**PFLICHTAUFGABEN:**
(a) Beantworte anhand des Textes über Falk Hocquél die folgenden Fragen:
(i) Von wem erhielt Falk Hocquél den roten Faden?
(ii) Wie lange hielt man ihn 1989 in Untersuchungshaft fest?
(iii) Zu den Betreibern welcher beiden Lokale gehört er heute?
(b) Gib aus dem Text über Falk Hocquél einen Abschnitt wörtlich wieder. Er beginnt bei den Worten „Hamburg. Der rote“ und endet nach „kommunikationsstarke Unternehmer-Persönlichkeit wird.“.

**SEITE:**

====================

Herbst 1989 wurde Falk Hocquél zum DDR-Dissidenten. Er studierte in Hamburg, gehört heute zu Betreibern der Astrastube und Haus 73.

Hamburg. Der rote Faden zieht sich durch die Stadt: Er verbindet Menschen, die einander schätzen, bewundern, überraschend finden. Sie entscheiden, an wen sie ihn weiterreichen: an andere, die hier arbeiten, Besonderes für diese Stadt leisten, in Hamburg als Vorbilder gelten. Folge 44: Falk Hocquél. Er bekam den roten Faden von Benjamin Adrion, Gründer von Viva con Agua.

Am 2. Oktober 1989 verhaften sprintstarke Stasi-Männer Falk Hocquél (damals 19) nach einer Montagsdemonstration in der Leipziger Innenstadt und stecken ihn für zwei Wochen als Staatsfeind in Untersuchungshaft. Sie ahnen nicht, dass auch sie damit ihren Beitrag dazu leisten, dass aus dem jungen Mann, der den Gründungsaufruf des "Neuen Forums" in der Hosentasche dabeihat, später eine umtriebige, risikobereite und kommunikationsstarke Unternehmer-Persönlichkeit wird.

====================

**GESAMMELTES MATERIAL:**

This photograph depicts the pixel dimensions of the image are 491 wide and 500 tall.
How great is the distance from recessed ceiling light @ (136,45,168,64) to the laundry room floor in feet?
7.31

====================

**ANTWORTEN:**
(a)
(i) Von Benjamin Adrion, dem Gründer von Viva con Agua.
(ii) Zwei Wochen.
(iii) Astrastube und Haus 73.

(b)
Hamburg. Der rote Faden zieht sich durch die Stadt: Er verbindet Menschen, die einander schätzen, bewundern, überraschend finden. Sie entscheiden, an wen sie ihn weiterreichen: an andere, die hier arbeiten, Besonderes für diese Stadt leisten, in Hamburg als Vorbilder gelten. Folge 44: Falk Hocquél. Er bekam den roten Faden von Benjamin Adrion, Gründer von Viva con Agua.

Am 2. Oktober 1989 verhaften sprintstarke Stasi-Männer Falk Hocquél (damals 19) nach einer Montagsdemonstration in der Leipziger Innenstadt und stecken ihn für zwei Wochen als Staatsfeind in Untersuchungshaft. Sie ahnen nicht, dass auch sie damit ihren Beitrag dazu leisten, dass aus dem jungen Mann, der den Gründungsaufruf des "Neuen Forums" in der Hosentasche dabeihat, später eine umtriebige, risikobereite und kommunikationsstarke Unternehmer-Persönlichkeit wird.